### Your task:
Reproduce exactly the lines from the one that holds "Use the image" through the last line of the entries, both ends included, but not the pictures.

Stored data entries:

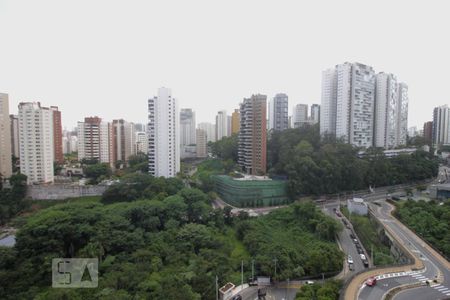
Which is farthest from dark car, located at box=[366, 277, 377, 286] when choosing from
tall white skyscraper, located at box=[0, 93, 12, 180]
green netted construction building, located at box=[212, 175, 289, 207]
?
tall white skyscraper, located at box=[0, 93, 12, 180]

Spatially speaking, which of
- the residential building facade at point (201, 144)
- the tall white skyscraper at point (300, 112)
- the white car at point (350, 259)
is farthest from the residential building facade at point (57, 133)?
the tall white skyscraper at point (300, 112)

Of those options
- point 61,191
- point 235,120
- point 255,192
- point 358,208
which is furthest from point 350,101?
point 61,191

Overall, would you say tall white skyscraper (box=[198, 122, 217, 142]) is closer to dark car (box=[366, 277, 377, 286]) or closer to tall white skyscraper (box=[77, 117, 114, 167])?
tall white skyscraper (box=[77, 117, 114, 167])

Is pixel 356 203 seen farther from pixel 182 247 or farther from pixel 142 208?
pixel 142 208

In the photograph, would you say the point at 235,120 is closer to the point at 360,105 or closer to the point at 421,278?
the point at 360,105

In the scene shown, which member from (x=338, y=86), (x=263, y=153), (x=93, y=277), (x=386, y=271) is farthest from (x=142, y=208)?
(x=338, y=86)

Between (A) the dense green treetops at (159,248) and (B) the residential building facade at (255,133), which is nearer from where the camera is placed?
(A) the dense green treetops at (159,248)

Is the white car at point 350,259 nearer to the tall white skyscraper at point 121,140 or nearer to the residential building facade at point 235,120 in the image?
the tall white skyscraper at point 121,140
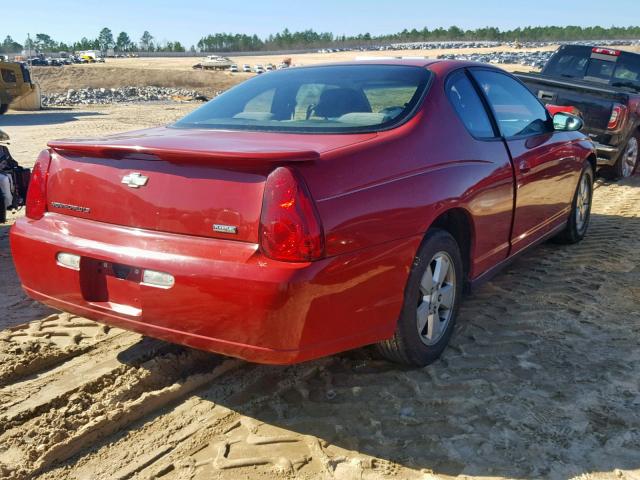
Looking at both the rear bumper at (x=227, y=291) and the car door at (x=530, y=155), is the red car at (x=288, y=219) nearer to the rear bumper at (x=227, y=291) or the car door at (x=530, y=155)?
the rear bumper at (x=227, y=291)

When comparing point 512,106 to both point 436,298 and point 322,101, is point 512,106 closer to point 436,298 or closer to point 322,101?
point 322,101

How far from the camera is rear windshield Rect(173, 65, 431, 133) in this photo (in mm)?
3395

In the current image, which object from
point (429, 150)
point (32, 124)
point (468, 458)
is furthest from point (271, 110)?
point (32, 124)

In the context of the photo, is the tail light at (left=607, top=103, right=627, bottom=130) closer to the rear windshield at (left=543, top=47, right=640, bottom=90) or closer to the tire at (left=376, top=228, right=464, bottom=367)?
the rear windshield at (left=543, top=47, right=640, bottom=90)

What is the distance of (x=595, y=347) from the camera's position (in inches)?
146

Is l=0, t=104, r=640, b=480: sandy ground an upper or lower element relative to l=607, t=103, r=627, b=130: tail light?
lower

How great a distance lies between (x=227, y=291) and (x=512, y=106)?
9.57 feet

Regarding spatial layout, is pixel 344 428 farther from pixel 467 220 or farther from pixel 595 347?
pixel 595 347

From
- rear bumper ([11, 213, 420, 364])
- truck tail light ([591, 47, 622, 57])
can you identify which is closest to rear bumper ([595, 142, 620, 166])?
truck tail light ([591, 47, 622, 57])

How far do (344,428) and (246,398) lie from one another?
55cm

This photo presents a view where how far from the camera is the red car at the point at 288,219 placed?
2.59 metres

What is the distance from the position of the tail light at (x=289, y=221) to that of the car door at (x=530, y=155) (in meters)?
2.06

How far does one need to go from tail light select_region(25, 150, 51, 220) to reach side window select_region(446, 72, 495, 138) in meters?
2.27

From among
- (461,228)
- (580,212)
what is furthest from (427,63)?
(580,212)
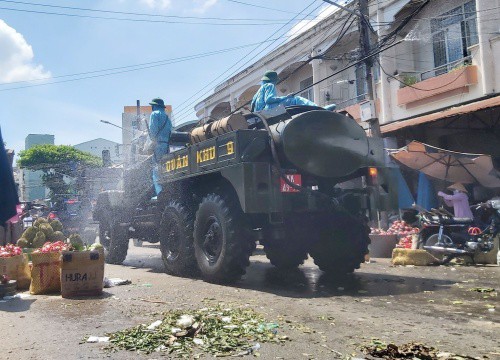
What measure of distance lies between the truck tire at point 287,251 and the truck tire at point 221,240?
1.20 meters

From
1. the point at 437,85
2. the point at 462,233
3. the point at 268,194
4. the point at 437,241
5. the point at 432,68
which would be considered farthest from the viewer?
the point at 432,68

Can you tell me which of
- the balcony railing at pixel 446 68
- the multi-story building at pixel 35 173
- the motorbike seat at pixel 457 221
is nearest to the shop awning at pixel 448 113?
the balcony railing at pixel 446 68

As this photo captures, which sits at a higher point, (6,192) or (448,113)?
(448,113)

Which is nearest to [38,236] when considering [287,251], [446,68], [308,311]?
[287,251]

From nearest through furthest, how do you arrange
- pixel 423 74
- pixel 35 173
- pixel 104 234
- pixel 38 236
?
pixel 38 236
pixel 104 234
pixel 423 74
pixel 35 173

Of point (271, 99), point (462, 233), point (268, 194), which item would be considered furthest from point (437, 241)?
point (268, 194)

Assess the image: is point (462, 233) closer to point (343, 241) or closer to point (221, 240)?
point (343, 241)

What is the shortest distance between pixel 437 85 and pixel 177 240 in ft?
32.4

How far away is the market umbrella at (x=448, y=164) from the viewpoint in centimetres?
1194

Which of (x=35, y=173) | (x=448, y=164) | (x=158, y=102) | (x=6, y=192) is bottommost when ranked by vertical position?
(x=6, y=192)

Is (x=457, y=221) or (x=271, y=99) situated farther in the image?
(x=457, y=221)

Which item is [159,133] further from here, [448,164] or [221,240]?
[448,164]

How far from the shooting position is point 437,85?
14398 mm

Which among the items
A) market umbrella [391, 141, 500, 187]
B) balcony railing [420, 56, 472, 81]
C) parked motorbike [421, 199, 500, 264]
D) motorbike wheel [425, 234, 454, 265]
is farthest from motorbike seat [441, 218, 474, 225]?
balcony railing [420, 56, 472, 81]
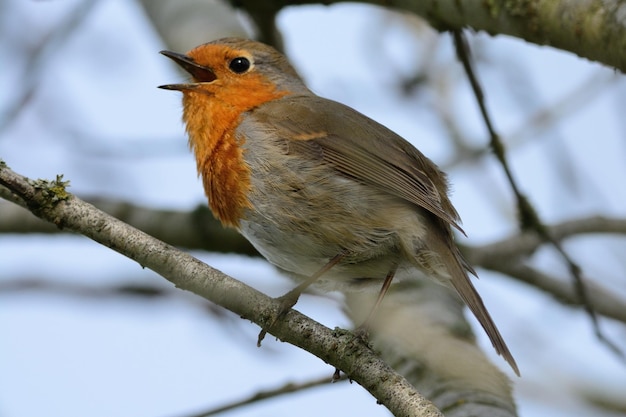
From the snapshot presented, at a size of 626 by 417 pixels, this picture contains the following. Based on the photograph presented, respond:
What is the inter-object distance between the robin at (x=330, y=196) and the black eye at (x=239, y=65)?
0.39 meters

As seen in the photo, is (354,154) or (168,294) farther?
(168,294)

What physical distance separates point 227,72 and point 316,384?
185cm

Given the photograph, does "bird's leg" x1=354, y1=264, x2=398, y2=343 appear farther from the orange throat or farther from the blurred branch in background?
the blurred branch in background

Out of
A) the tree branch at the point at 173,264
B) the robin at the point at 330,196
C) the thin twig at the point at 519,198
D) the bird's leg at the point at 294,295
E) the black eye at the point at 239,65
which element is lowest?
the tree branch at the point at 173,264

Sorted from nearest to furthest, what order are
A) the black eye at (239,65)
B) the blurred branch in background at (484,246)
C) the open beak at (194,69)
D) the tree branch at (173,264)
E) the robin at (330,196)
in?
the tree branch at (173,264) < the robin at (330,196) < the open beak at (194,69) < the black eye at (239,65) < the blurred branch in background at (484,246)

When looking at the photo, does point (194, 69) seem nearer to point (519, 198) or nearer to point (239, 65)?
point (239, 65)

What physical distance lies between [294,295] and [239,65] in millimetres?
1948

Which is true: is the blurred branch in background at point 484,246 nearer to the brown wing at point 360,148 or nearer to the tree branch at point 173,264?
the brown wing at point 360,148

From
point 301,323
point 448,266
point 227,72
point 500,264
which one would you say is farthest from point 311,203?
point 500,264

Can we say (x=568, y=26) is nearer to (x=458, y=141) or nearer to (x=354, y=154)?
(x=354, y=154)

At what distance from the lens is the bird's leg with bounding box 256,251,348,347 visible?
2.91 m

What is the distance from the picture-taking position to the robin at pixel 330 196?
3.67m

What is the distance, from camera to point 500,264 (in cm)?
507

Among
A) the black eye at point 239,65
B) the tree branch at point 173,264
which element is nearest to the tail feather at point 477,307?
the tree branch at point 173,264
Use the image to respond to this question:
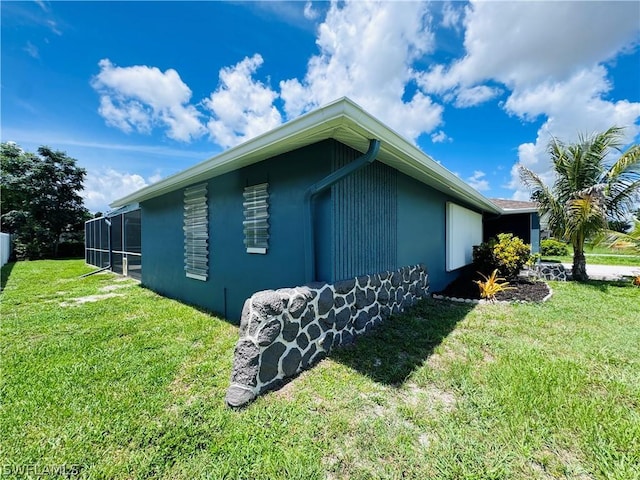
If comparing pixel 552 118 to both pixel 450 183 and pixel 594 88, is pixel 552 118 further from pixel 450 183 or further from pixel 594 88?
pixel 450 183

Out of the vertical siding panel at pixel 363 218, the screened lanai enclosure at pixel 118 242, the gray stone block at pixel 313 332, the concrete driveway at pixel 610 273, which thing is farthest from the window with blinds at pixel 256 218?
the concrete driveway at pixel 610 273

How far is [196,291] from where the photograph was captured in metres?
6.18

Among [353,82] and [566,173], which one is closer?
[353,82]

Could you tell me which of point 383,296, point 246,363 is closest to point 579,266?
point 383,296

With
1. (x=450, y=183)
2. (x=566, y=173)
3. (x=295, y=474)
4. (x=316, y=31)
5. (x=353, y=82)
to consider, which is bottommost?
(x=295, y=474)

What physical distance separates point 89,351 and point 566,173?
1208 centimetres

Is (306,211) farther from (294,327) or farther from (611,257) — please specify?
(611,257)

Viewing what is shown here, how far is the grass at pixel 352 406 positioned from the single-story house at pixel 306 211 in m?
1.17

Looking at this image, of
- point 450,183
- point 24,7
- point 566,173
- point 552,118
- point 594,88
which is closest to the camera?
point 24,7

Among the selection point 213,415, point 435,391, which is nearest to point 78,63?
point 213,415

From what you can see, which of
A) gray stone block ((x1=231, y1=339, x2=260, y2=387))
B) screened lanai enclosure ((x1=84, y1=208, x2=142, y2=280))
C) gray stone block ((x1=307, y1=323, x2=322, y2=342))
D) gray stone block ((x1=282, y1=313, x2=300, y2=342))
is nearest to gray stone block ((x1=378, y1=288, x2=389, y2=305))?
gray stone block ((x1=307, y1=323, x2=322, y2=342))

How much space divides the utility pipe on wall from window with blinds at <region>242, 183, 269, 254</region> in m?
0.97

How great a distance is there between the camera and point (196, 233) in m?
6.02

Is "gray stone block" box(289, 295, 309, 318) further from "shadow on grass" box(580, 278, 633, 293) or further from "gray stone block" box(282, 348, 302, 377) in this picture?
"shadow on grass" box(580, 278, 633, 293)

### Task result:
Use the image to respond to this question:
If comparing pixel 552 118 to both pixel 450 183 and pixel 594 88, is pixel 552 118 further from pixel 450 183 or further from pixel 594 88?
pixel 450 183

Out of the vertical siding panel at pixel 363 218, the screened lanai enclosure at pixel 118 242, the gray stone block at pixel 313 332, the concrete driveway at pixel 610 273, which thing is farthest from the window with blinds at pixel 256 218?
the concrete driveway at pixel 610 273

How far is [196,291] from where the photograph was captured in metres?
6.18

Among [353,82] and [566,173], which one is closer?
[353,82]

Could you tell me which of point 383,296, point 246,363 is closest to point 579,266?
point 383,296

With
1. (x=450, y=183)
2. (x=566, y=173)
3. (x=295, y=474)
4. (x=316, y=31)
5. (x=353, y=82)
to consider, which is bottommost?
(x=295, y=474)

What physical distance separates point 89,351 and point 566,173?
1208 centimetres

Is (306,211) farther from (294,327) or farther from (611,257) — please specify?
(611,257)

Viewing what is shown here, how far is the grass at pixel 352 406 positioned from the single-story house at pixel 306 211 in m?
1.17

Looking at this image, of
- point 450,183
- point 24,7
- point 566,173
- point 552,118
- point 594,88
which is closest to the camera?
point 24,7

Among the selection point 213,415, point 435,391, which is nearest to point 78,63?
point 213,415

From what you can see, which of
A) gray stone block ((x1=231, y1=339, x2=260, y2=387))
B) screened lanai enclosure ((x1=84, y1=208, x2=142, y2=280))
C) gray stone block ((x1=307, y1=323, x2=322, y2=342))
D) gray stone block ((x1=282, y1=313, x2=300, y2=342))
is nearest to gray stone block ((x1=378, y1=288, x2=389, y2=305))?
gray stone block ((x1=307, y1=323, x2=322, y2=342))

How much space divides the utility pipe on wall from window with blinds at <region>242, 183, 269, 254</region> in m?
0.97

How great a distance is there between the camera and point (196, 233) in m?
6.02

Is "gray stone block" box(289, 295, 309, 318) further from "shadow on grass" box(580, 278, 633, 293) or further from "gray stone block" box(282, 348, 302, 377) in this picture?
"shadow on grass" box(580, 278, 633, 293)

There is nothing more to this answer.